The Woodchuckers’ Ball
The ‘Woodchuckers’ Ball’ was a joyous and successful gathering the last weekend of September. This annual tradition is to ensure availability of wood to fuel the Hermitage wood stove for the winter. Over the two days, more than 24 (socially-distanced) members of the community moved and stacked enough wood for at least the next three years! Anumodana!
After more than a week of off-the-chart hazardous air quality at the Hermitage due to wildfire smoke, the air quality returned to a healthy range. Ajahn is grateful for the concern of community members reaching out to make sure the monks were safe and well.
During morning coffee time, Ajahn encouraged us to see how long we could remember to be grateful for fresh air.
Comings & Goings
On October 3rd, Ajahn Karunadhammo and Tan Rakkhito returned to Abhayagiri after spending the summer at the Hermitage. Ajahn Cunda arrives from Abhayagiri on October 23rd, and will remain through June 2021. He will serve as the senior monk at the Hermitage for part of the time that Ajahn Sudanto is on sabbatical.
As previously noted, Ajahn Sudanto will be on sabbatical beginning in early December. He will spend December through March at Abhayagiri, and then return to the Hermitage for the balance of his sabbatical (of undetermined length, but least one year).
Venerable Nisabho arrives at the Hermitage on November 29th for the winter.

# # # #

(Exercise tasks):
(1) According to the Hermitage text, on what date does Ajahn Cunda arrive from Abhayagiri?
(2) Reproduce word for word the passage of the Hermitage text between "The Woodchuckers’ Ball" and "three years! Anumodana!", inclusive.
The lines that come after this text have no connection to it.

(Given information):
# # # #

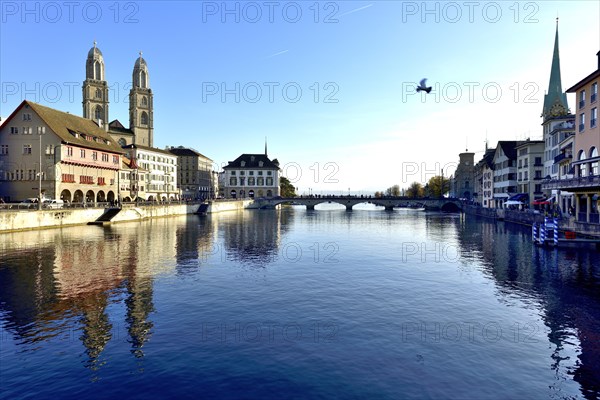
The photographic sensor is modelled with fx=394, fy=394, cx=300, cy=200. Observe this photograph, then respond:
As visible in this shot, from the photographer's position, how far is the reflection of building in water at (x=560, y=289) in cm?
1544

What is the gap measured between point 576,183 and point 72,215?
77.1 metres

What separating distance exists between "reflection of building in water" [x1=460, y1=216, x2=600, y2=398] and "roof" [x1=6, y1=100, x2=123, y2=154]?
3025 inches

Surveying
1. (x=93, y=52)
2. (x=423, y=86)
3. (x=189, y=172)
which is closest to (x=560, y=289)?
(x=423, y=86)

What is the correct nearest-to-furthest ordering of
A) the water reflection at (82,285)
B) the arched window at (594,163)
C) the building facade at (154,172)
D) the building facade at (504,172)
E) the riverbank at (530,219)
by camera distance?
the water reflection at (82,285) < the riverbank at (530,219) < the arched window at (594,163) < the building facade at (504,172) < the building facade at (154,172)

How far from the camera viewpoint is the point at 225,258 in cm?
3988

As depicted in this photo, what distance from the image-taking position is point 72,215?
68.6 m

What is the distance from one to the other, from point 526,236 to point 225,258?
45.8 metres

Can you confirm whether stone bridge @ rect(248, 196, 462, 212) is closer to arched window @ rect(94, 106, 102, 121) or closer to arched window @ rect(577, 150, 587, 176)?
arched window @ rect(94, 106, 102, 121)

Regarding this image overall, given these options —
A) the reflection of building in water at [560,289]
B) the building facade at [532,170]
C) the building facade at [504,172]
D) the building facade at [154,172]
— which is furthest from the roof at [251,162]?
the reflection of building in water at [560,289]

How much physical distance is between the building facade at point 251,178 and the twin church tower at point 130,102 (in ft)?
124

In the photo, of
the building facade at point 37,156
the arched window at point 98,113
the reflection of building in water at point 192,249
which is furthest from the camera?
the arched window at point 98,113

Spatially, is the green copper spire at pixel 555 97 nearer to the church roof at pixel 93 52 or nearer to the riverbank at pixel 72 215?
the riverbank at pixel 72 215

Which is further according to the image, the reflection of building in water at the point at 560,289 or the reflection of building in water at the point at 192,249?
the reflection of building in water at the point at 192,249

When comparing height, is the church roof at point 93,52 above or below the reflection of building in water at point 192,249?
above
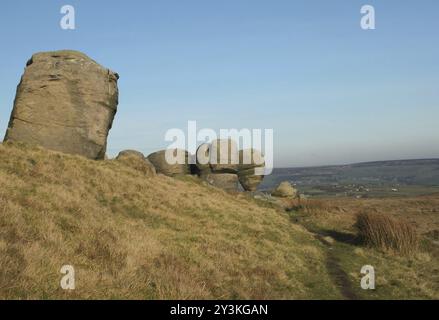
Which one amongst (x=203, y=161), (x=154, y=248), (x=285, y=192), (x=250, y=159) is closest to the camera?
(x=154, y=248)

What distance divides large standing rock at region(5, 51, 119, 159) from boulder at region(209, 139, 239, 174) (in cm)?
2147

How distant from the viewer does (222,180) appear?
49688mm

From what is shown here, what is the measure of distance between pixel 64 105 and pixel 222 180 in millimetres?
25288

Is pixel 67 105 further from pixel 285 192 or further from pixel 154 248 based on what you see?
pixel 285 192

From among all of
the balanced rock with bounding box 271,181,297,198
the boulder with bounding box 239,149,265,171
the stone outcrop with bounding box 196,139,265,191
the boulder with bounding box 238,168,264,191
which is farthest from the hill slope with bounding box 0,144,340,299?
the boulder with bounding box 239,149,265,171

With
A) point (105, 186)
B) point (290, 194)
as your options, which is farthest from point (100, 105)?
point (290, 194)

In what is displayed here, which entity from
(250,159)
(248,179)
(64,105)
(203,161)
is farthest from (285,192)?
(64,105)

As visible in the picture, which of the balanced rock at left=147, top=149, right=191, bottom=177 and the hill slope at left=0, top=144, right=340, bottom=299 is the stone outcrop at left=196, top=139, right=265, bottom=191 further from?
the hill slope at left=0, top=144, right=340, bottom=299

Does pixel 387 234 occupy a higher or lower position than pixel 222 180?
lower

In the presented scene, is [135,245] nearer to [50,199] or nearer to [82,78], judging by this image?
[50,199]

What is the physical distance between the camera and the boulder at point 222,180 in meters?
49.4

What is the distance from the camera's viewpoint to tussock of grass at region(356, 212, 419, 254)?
18547mm

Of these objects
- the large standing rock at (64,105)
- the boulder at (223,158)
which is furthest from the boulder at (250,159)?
the large standing rock at (64,105)
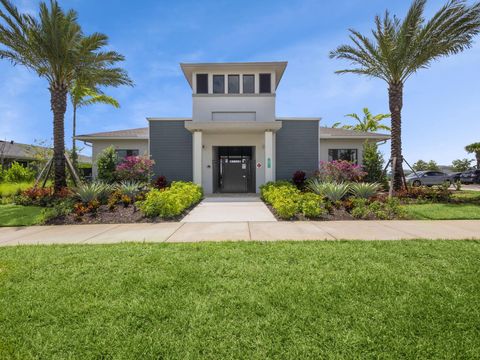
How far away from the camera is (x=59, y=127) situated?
475 inches

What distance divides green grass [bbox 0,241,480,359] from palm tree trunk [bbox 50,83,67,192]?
29.1ft

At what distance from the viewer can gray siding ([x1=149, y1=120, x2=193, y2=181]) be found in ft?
49.0

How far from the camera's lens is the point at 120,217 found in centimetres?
823

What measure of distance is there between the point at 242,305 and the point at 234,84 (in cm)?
1477

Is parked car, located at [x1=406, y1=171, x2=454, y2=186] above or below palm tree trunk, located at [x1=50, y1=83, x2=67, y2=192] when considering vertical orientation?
below

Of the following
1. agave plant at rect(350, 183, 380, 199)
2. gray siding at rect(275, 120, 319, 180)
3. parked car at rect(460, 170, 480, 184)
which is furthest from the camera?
parked car at rect(460, 170, 480, 184)

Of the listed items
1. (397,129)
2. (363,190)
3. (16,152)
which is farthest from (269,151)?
(16,152)

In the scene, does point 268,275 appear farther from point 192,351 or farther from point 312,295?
point 192,351

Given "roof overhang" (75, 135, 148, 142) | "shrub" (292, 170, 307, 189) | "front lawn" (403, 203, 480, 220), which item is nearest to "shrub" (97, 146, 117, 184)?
"roof overhang" (75, 135, 148, 142)

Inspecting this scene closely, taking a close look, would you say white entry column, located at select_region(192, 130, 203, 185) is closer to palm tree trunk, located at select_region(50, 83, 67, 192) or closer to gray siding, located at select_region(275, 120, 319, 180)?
gray siding, located at select_region(275, 120, 319, 180)

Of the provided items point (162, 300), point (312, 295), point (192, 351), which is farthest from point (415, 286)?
point (162, 300)

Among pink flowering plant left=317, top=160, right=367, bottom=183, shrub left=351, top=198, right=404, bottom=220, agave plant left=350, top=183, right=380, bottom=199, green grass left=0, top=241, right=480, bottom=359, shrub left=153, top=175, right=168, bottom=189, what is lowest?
green grass left=0, top=241, right=480, bottom=359

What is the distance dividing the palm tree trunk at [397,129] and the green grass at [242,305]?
30.6ft

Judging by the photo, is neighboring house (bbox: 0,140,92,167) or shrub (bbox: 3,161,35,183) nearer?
shrub (bbox: 3,161,35,183)
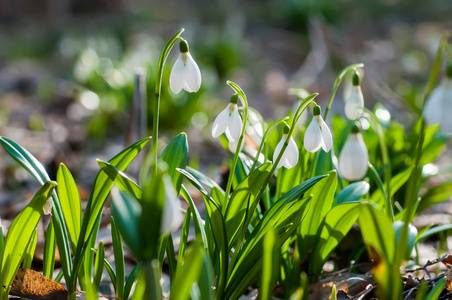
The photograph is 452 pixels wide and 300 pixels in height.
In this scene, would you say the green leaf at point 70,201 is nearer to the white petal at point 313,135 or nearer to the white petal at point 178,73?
the white petal at point 178,73

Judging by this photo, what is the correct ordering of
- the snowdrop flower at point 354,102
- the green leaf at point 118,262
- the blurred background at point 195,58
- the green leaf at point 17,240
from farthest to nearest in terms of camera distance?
the blurred background at point 195,58 < the snowdrop flower at point 354,102 < the green leaf at point 118,262 < the green leaf at point 17,240

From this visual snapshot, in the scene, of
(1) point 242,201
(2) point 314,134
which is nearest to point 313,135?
(2) point 314,134

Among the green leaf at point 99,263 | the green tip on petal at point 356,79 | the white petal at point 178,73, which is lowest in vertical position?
the green leaf at point 99,263

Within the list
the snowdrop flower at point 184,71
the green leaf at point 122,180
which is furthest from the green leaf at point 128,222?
the snowdrop flower at point 184,71

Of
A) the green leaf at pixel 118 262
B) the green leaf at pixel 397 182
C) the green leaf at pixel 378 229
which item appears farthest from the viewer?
the green leaf at pixel 397 182

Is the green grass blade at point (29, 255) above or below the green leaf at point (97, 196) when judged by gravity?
below

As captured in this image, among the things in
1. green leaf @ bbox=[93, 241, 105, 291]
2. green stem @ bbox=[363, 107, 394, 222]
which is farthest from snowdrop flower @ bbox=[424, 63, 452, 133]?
green leaf @ bbox=[93, 241, 105, 291]

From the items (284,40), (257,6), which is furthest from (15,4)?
(284,40)

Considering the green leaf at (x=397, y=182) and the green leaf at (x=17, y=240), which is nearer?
the green leaf at (x=17, y=240)
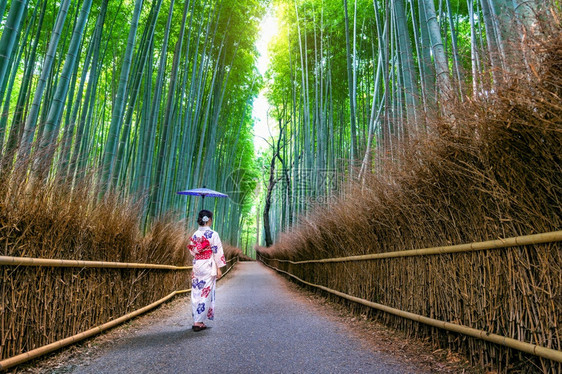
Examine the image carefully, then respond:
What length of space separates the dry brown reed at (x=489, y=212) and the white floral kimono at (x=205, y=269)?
1789mm

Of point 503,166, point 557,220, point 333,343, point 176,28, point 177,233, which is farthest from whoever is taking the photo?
point 176,28

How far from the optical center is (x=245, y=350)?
2658 millimetres

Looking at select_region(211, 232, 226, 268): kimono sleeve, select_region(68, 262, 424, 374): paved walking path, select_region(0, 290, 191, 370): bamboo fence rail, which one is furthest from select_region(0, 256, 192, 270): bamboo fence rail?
select_region(211, 232, 226, 268): kimono sleeve

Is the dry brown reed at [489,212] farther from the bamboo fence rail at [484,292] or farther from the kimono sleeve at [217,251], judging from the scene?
the kimono sleeve at [217,251]

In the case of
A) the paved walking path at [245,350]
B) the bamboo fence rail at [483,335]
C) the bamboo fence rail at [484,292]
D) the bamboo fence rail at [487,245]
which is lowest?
the paved walking path at [245,350]

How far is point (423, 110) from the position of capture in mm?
2316

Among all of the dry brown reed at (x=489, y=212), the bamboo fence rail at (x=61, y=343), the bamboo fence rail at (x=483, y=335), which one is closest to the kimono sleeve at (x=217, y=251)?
the bamboo fence rail at (x=61, y=343)

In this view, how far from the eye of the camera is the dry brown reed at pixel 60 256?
2.00 metres

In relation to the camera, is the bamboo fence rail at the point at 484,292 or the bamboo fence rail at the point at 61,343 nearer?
the bamboo fence rail at the point at 484,292

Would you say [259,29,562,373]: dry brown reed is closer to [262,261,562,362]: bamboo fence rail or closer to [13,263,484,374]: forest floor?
[262,261,562,362]: bamboo fence rail

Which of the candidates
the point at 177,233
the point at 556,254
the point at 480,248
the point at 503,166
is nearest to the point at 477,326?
the point at 480,248

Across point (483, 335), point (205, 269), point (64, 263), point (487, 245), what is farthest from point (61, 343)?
point (487, 245)

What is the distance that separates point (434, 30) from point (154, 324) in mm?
3977

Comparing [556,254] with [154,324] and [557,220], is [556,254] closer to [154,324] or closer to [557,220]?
[557,220]
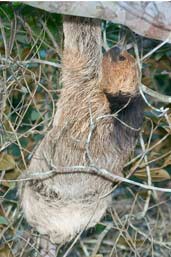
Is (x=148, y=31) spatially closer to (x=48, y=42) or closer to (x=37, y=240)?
(x=48, y=42)

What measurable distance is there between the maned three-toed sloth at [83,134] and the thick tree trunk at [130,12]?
0.25 feet

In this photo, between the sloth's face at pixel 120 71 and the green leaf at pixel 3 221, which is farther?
the green leaf at pixel 3 221

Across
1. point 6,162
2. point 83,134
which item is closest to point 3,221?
point 6,162

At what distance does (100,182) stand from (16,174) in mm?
363

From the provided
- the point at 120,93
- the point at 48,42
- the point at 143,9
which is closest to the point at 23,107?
the point at 48,42

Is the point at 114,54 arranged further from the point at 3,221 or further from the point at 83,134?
the point at 3,221

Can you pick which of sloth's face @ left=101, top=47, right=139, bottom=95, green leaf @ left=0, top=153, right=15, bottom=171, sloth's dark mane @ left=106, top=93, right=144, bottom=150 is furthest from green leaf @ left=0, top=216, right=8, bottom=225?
sloth's face @ left=101, top=47, right=139, bottom=95

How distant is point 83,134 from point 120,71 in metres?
0.25

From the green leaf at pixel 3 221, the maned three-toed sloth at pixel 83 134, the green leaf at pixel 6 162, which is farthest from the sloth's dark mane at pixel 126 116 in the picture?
the green leaf at pixel 3 221

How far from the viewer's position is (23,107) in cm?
186

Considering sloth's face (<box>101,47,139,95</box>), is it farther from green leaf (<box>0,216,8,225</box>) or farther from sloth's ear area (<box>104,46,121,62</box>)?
green leaf (<box>0,216,8,225</box>)

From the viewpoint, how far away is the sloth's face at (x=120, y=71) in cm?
131

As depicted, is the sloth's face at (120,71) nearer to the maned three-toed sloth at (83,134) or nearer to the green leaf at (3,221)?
the maned three-toed sloth at (83,134)

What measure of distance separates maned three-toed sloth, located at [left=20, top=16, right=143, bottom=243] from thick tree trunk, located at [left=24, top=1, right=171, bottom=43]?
0.25 feet
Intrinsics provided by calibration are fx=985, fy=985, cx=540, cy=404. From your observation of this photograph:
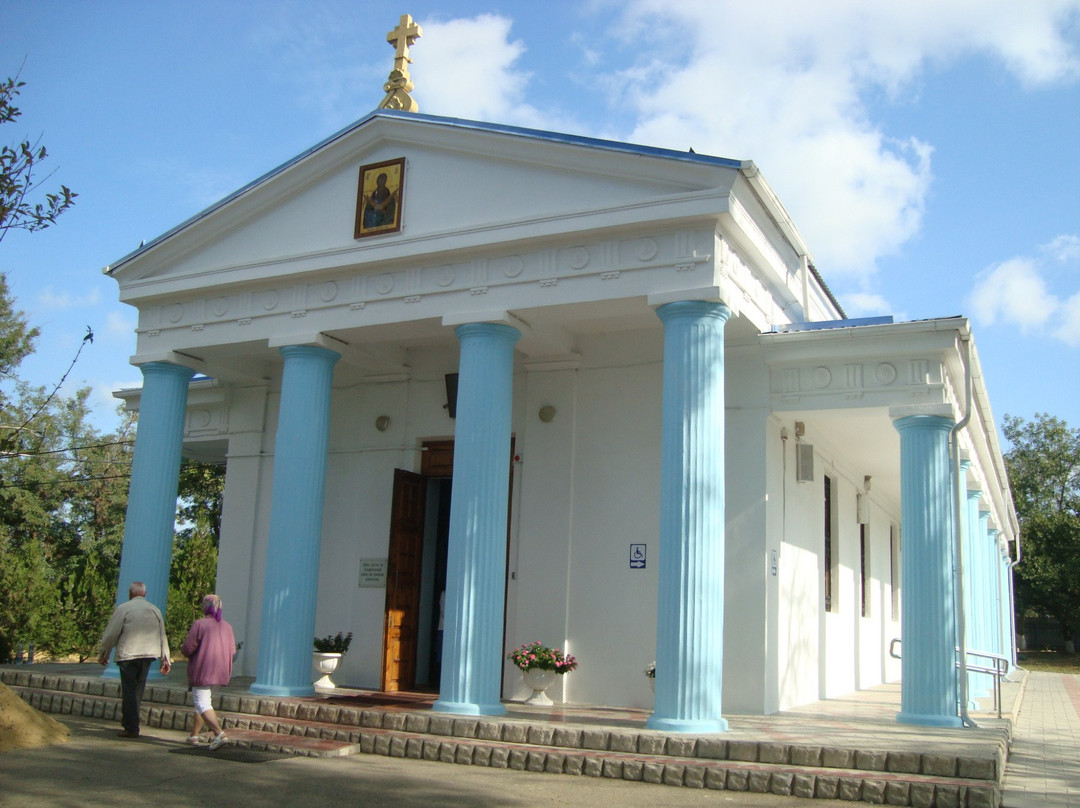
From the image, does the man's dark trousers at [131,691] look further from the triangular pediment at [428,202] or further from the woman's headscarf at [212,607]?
the triangular pediment at [428,202]

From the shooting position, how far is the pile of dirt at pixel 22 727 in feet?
30.1

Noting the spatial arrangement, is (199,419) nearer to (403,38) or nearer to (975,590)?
(403,38)

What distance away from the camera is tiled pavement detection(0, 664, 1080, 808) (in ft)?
26.1

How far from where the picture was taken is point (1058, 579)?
41688 mm

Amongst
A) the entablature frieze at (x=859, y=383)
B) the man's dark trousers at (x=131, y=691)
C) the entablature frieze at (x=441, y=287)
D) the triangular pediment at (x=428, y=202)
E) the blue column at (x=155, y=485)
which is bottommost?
the man's dark trousers at (x=131, y=691)

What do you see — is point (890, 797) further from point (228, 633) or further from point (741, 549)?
point (228, 633)

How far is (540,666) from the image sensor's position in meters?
12.4

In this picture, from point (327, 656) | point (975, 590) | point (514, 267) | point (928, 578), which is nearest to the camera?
point (928, 578)

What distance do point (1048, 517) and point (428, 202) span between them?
41895 mm

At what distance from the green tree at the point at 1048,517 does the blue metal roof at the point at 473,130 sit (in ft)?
125

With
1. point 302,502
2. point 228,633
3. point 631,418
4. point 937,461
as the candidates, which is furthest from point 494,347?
point 937,461

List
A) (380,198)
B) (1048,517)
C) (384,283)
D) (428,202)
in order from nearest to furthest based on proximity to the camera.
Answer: (428,202) → (384,283) → (380,198) → (1048,517)

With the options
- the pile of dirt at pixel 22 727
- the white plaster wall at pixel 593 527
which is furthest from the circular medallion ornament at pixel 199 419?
the pile of dirt at pixel 22 727

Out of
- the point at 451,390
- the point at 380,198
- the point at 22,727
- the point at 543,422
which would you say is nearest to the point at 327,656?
the point at 451,390
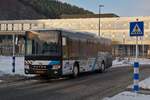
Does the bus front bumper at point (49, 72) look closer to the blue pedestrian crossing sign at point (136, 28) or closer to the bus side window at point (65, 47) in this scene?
the bus side window at point (65, 47)

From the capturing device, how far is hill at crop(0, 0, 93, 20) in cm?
15412

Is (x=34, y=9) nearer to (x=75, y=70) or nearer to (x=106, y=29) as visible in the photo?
(x=106, y=29)

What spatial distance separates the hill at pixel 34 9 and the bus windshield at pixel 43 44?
127044mm

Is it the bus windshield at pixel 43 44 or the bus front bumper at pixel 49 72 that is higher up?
the bus windshield at pixel 43 44

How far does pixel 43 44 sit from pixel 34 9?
15783 centimetres

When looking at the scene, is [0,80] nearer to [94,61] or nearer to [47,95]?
[47,95]

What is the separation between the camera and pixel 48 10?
180250mm

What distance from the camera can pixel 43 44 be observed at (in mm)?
22953

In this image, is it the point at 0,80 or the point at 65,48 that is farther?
the point at 65,48

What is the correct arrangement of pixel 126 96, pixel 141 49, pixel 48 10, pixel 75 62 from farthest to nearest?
pixel 48 10 → pixel 141 49 → pixel 75 62 → pixel 126 96

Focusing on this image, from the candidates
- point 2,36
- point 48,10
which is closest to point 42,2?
point 48,10

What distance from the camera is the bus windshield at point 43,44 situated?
2289 centimetres

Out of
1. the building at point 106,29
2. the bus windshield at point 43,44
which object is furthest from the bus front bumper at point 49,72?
the building at point 106,29

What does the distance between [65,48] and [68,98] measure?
884cm
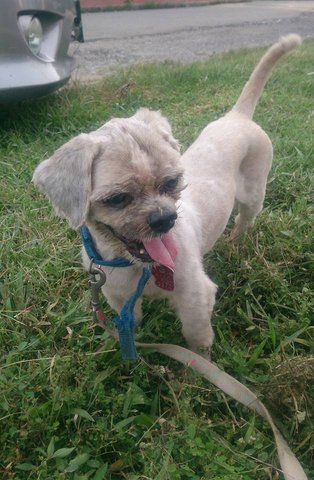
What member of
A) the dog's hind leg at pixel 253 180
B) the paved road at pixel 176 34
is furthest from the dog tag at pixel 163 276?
the paved road at pixel 176 34

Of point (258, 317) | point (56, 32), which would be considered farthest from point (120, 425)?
point (56, 32)

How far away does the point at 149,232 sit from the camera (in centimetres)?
193

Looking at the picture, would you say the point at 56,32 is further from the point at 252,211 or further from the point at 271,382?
the point at 271,382

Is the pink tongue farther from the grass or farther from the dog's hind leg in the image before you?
the dog's hind leg

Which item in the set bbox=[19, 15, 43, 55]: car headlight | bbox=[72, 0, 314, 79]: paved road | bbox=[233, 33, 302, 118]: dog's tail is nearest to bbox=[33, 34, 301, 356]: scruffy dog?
bbox=[233, 33, 302, 118]: dog's tail

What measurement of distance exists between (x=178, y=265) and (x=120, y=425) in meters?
0.69

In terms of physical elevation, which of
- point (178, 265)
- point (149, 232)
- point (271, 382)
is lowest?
point (271, 382)

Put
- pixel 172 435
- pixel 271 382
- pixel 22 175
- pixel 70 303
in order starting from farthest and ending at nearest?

# # # #

(Problem solutions):
(1) October 23rd

(2)
The Woodchuckers’ Ball
The ‘Woodchuckers’ Ball’ was a joyous and successful gathering the last weekend of September. This annual tradition is to ensure availability of wood to fuel the Hermitage wood stove for the winter. Over the two days, more than 24 (socially-distanced) members of the community moved and stacked enough wood for at least the next three years! Anumodana!